A lack of detail concerning the powers and responsibilities of the proposed Land Development Agency is a cause for concern. Grandiose declarations that 150,000 new homes will be delivered by the new State agency during the next 20 years fail to impress.
Legislation to establish the agency on a statutory basis has not been published and it appears not a single new home will be completed before 2020. The social and affordable housing content seems to be flexible and there is a worrying dependence on property developers.
Public dismay over the number of homeless families and a shortage of affordable housing has put the Government under pressure. Sinn Féin is expected to submit a motion of no confidence in Minister for Housing Eoghan Murphy when the Dáil resumes. That may account for the rushed announcement of the agency without greater detail. Its social and affordable housing targets have been criticised by Fianna Fáil and Sinn Féin and may struggle to receive Dáil approval.

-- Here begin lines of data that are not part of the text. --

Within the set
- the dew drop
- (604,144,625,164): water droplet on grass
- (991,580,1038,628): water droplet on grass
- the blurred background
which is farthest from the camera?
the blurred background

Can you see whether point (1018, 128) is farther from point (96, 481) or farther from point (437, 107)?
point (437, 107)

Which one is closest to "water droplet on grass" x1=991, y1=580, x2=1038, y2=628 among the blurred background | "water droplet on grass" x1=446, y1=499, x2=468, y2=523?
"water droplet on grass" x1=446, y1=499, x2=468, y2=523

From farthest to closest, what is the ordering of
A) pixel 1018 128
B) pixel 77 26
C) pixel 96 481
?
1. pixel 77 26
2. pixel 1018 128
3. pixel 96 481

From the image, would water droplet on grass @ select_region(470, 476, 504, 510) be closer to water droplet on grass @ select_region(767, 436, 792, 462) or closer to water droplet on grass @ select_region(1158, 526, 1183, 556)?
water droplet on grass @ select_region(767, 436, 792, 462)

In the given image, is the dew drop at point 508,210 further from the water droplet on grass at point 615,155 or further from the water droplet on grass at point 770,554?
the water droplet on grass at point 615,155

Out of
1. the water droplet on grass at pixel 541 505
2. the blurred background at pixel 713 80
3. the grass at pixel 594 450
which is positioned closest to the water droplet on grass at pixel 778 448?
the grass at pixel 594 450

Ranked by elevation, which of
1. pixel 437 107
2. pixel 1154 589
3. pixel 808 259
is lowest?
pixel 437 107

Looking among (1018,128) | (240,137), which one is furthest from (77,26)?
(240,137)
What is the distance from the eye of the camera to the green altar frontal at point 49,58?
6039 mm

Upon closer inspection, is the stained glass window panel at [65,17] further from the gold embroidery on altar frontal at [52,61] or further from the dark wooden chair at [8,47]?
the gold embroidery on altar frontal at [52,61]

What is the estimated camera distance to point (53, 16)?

The cost of sites, driven by wild west-style rezoning decisions and windfall profit making, represents the main dysfunctional element within the housing market. Addressing this issue in 1973, the Kenny report recommended that local authorities should be permitted to acquire agricultural land at a reduced cost for public housing. Successive governments did nothing. More recently, this approach was approved by a joint Oireachtas committee on the Constitution and, last April, was recommended in a report on housing by the National Economic and Social Council.
Broad similarities exist between the NESC report and the Government’s current approach. The Land Development Agency will be encouraged to bypass land-hoarders and speculators and acquire State-owned properties and appropriate sites near transport systems. Compulsory purchase could be used in assembling these sites. And, according to the NESC, it would be “desirable for a public body to purchase brownfield sites and other land in advance of rezoning”.
Sites should be developed on a strictly 'use it or lose it' basis
Having examined housing policies in Europe, the NESC suggested affordability or cost rental should be built into the system, at a level of 30-40 per cent of gross family income. Sites should be developed on a strictly “use it or lose it” basis and a more active land management policy should be pursued. Its proposed rental costs were much lower than those envisaged by Government.
Research at the Department of Public Expenditure found it would be a lot cheaper for the State to build, rather than rent, social housing. Providing cheap State-owned land for developers, as an incentive to provide social and affordable housing on less than half of the available site, will not seriously threaten a broken housing system. There are times when political caution is a virtue. This is not one of them.